La récente parution de Jours de pouvoir de Bruno Le Maire m’a incité à me plonger dans ce précédent ouvrage sur lequel je lorgnais avec envie depuis longtemps. Si les deux ouvrages se distinguent par leur chronologie (Jours de pouvoir est consacré aux années 2010-2012 pendant lesquelles Bruno Le Maire a été ministre sous Nicolas Sarkozy), leur forme est identique. Dans les deux cas il s’agit du journal de Bruno Le Maire qui nous entraine dans les coulisses de la politique. Ce journal couvre la période allant de la nomination de Dominique de Villepin au poste de premier ministre à l’élection de Nicolas Sarkozy à celui de président de la République.
Bruno Le Maire, alors proche conseiller du futur premier ministre, devient son directeur de cabinet et assiste, depuis ce poste privilégié, au déclin physique du président Jacques Chirac, à l’échec cuisant du CPE. Véritable Bérézina qui entrainera Dominique De Villepin dans les abîmes des sondages ruinant ainsi toutes ses chances pour l’élection présidentielle et offrant ainsi une voie royale à l’autre candidat de droite, son pire ennemi, Nicolas Sarkozy.
Nous l’avons vu dans le billet consacré à Musique absolue, Bruno Le Maire est un lettré. Au plaisir de découvrir l’envers du décors, s’ajoute celui de la lecture de textes bien écrits et de citations – j’ai noté une vingtaine de passages. Pour illustrer la violence du monde dans lequel il évolue, il cite dans Lettres à Milena1 la réaction qu’elle eu à l’annonce de la mort de Franz Kafka.
Il était trop lucide, trop sage pour pouvoir vivre, trop faible pour combattre, faible comme le sont des êtres beaux et nobles, qui sont incapables d’engager le combat avec la peur qu’ils ont de l’incompréhension, de l’absence de bonté, du mensonge intellectuel, parce qu’ils savent d’avance que ce combat est vain et que l’ennemi vaincu couvre encore de honte son vainqueur. Il connaissait les hommes, comme seul peut les connaître quelqu’un de grande sensibilité nerveuse, quelqu’un qui est solitaire et qui reconnaît autrui à un simple éclair dans son regard. Il connaissait le monde d’une manière insolite et profonde, lui-même était un monde insolite et profond.

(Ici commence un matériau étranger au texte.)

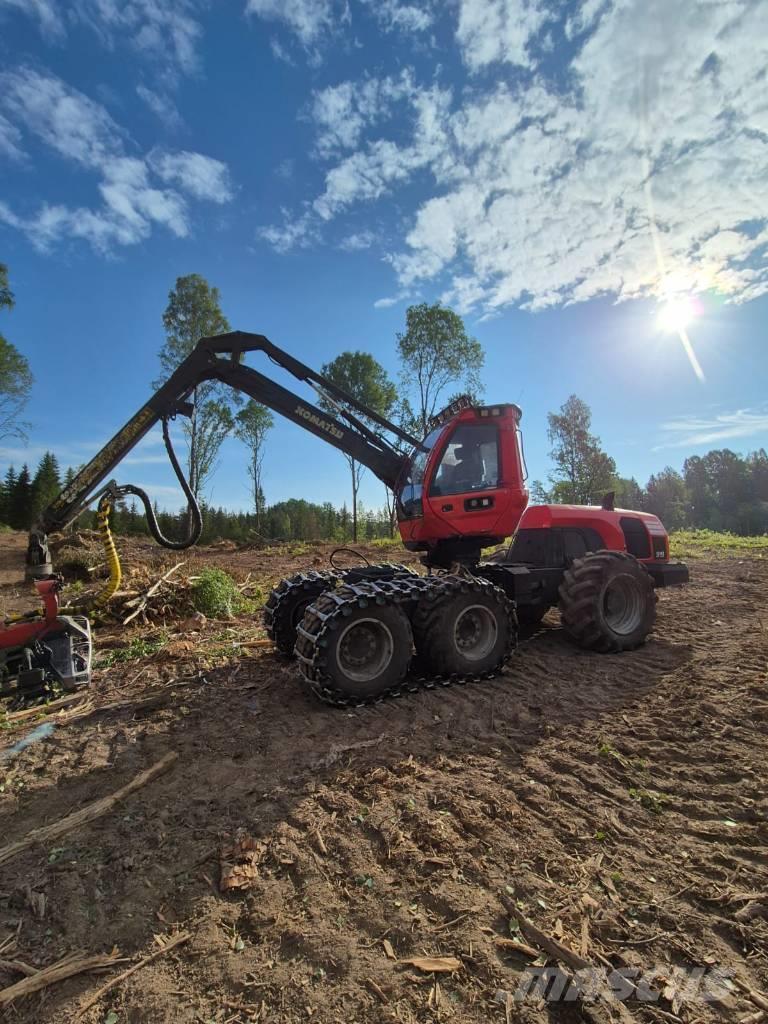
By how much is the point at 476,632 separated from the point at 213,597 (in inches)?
203

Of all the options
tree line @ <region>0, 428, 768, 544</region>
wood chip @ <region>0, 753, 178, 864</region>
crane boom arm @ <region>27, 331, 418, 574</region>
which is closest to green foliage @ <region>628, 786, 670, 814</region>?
wood chip @ <region>0, 753, 178, 864</region>

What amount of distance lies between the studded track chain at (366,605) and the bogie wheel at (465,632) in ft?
0.12

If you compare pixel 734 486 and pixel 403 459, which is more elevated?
pixel 734 486

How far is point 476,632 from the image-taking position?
16.6 ft

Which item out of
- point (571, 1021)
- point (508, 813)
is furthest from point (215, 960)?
point (508, 813)

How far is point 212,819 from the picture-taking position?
8.99 ft

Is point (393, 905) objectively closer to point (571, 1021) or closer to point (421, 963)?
point (421, 963)

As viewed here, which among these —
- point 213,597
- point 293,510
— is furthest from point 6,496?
point 213,597

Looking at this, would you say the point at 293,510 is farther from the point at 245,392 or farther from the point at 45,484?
the point at 245,392

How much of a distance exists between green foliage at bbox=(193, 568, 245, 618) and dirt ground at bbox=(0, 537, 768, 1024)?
3.79 m

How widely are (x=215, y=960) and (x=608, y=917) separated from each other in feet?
5.07

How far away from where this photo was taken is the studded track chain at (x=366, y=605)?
414cm

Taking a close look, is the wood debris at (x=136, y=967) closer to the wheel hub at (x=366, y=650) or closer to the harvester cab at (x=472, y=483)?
the wheel hub at (x=366, y=650)

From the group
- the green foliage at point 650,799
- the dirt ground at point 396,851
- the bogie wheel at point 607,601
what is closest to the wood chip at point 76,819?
the dirt ground at point 396,851
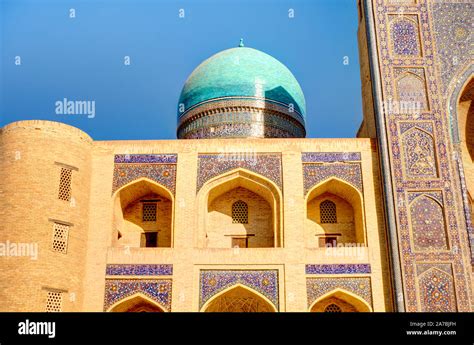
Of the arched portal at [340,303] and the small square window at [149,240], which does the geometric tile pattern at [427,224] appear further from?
the small square window at [149,240]

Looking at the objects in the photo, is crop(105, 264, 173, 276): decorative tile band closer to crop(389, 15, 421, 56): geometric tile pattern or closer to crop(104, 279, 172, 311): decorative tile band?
crop(104, 279, 172, 311): decorative tile band

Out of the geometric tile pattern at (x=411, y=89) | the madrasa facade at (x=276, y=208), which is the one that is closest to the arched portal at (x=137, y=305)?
the madrasa facade at (x=276, y=208)

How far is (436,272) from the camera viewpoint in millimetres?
11070

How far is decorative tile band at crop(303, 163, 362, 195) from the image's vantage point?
12.0 m

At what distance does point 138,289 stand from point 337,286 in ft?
11.2

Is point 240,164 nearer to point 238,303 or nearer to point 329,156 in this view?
point 329,156

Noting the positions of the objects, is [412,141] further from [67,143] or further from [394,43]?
[67,143]

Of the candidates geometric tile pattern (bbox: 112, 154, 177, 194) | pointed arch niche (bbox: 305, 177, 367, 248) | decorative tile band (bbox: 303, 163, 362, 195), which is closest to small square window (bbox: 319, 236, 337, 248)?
pointed arch niche (bbox: 305, 177, 367, 248)

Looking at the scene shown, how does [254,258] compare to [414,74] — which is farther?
[414,74]

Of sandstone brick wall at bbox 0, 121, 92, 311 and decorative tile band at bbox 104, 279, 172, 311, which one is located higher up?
sandstone brick wall at bbox 0, 121, 92, 311

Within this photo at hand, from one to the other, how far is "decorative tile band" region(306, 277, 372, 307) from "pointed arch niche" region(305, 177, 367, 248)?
982mm

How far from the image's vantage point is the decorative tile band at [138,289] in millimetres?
11180

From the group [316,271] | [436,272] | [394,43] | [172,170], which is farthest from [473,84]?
[172,170]

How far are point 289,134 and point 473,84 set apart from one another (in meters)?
4.69
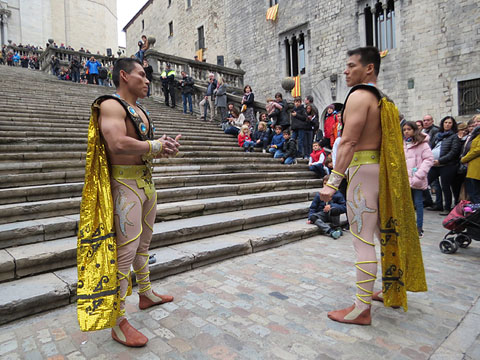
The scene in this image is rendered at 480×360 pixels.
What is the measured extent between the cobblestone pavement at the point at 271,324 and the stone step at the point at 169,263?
0.10 metres

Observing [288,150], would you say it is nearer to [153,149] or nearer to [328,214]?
[328,214]

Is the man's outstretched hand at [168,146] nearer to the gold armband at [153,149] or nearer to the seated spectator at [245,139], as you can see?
the gold armband at [153,149]

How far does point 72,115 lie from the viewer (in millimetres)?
9266

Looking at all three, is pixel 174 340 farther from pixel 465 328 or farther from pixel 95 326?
pixel 465 328

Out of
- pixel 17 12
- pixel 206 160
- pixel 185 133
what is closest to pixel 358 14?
pixel 185 133

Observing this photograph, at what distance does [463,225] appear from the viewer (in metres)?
4.42

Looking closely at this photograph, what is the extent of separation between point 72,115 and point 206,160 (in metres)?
4.27

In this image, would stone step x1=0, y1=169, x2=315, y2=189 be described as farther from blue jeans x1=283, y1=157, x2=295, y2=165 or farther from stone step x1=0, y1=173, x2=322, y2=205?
blue jeans x1=283, y1=157, x2=295, y2=165

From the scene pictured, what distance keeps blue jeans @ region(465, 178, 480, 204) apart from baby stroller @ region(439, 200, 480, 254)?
1717 mm

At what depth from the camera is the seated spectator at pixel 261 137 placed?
34.2 ft

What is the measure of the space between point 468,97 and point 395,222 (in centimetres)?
1289

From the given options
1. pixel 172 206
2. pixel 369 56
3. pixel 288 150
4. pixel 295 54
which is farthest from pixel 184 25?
pixel 369 56

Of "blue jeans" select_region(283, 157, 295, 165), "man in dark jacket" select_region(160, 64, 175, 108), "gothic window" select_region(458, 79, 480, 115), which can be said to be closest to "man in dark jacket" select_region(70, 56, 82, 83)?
"man in dark jacket" select_region(160, 64, 175, 108)

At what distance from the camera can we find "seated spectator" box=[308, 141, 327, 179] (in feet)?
30.1
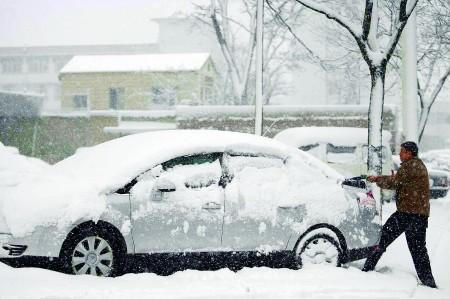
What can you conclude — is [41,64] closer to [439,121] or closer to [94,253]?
[439,121]

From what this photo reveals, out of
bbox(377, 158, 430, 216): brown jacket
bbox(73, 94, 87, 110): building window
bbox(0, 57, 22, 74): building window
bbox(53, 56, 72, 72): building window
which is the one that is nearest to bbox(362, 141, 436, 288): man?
bbox(377, 158, 430, 216): brown jacket

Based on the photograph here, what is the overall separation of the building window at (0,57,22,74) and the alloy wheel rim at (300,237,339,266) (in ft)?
196

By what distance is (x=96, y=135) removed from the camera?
28422 mm

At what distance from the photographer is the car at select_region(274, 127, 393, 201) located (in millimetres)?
14008

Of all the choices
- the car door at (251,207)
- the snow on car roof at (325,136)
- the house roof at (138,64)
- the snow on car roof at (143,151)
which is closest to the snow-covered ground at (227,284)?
the car door at (251,207)

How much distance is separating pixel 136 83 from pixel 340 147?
77.5 feet

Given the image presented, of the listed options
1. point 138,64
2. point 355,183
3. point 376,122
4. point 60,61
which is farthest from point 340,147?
point 60,61

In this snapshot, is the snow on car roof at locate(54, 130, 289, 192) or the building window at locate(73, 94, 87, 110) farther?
the building window at locate(73, 94, 87, 110)

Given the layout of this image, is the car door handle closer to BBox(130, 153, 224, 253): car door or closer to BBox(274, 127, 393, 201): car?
BBox(130, 153, 224, 253): car door

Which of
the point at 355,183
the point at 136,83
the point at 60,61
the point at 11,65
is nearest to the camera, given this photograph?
the point at 355,183

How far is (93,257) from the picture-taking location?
539cm

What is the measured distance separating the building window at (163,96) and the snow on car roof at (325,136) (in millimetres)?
21271

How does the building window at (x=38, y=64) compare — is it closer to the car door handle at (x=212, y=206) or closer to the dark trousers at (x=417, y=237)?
the car door handle at (x=212, y=206)

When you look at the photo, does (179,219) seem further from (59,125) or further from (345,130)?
(59,125)
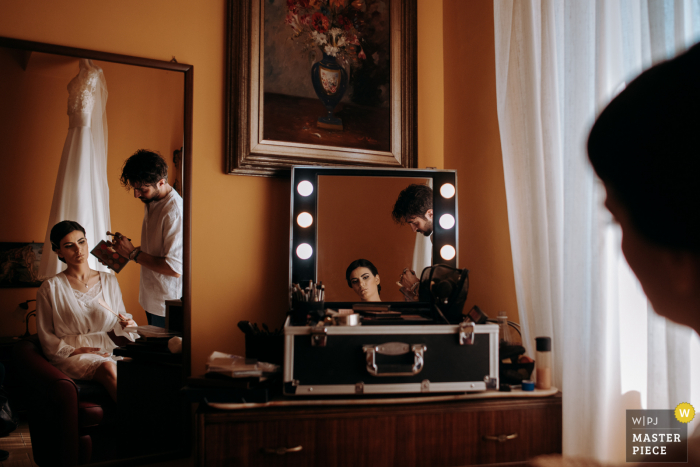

Ceux qui ont vu le film La Conquête revivront les mêmes évènements sous un point de vue différent, celui de l’autre camp de la droite. On se rend compte de la difficulté de l’exercice du pouvoir dans le contexte de la politique française, avec toujours les élections en point de mire. On sent bien que le gros enjeu n’est pas la France, mais la réélection pour alimenter les affamés de son camp, là est le seul objectif, le reste n’a que peu d’importance. Bruno Le Maire communique la frustration que peuvent ressentir ceux qui ont une haute idée de l’État lorsqu’ils doivent sacrifier leurs convictions pour remplir les urnes.
[Nicolas Sarkozy parle] Moi, depuis 2002 je demande des baisses d’effectifs, on me les refuse, le Président me dit : “Doucement, Nicolas !” Et là, la dernière année, un an avant les présidentielles, six mois même, six mois, on supprime quinze mille postes ! Il y a trois millions de fonctionnaires dans notre pays, il y a les familles, les cousins, les cousines, vous allez leur expliquer, hein ?
Churchill ne disait-il pas “La démocratie est le pire système de gouvernement, à l’exception de tous les autres qui ont pu être expérimentés dans l’histoire.” ?
Bruno Le Maire, Des hommes d’État, Pluriel, 2010, 448 p, Amazon.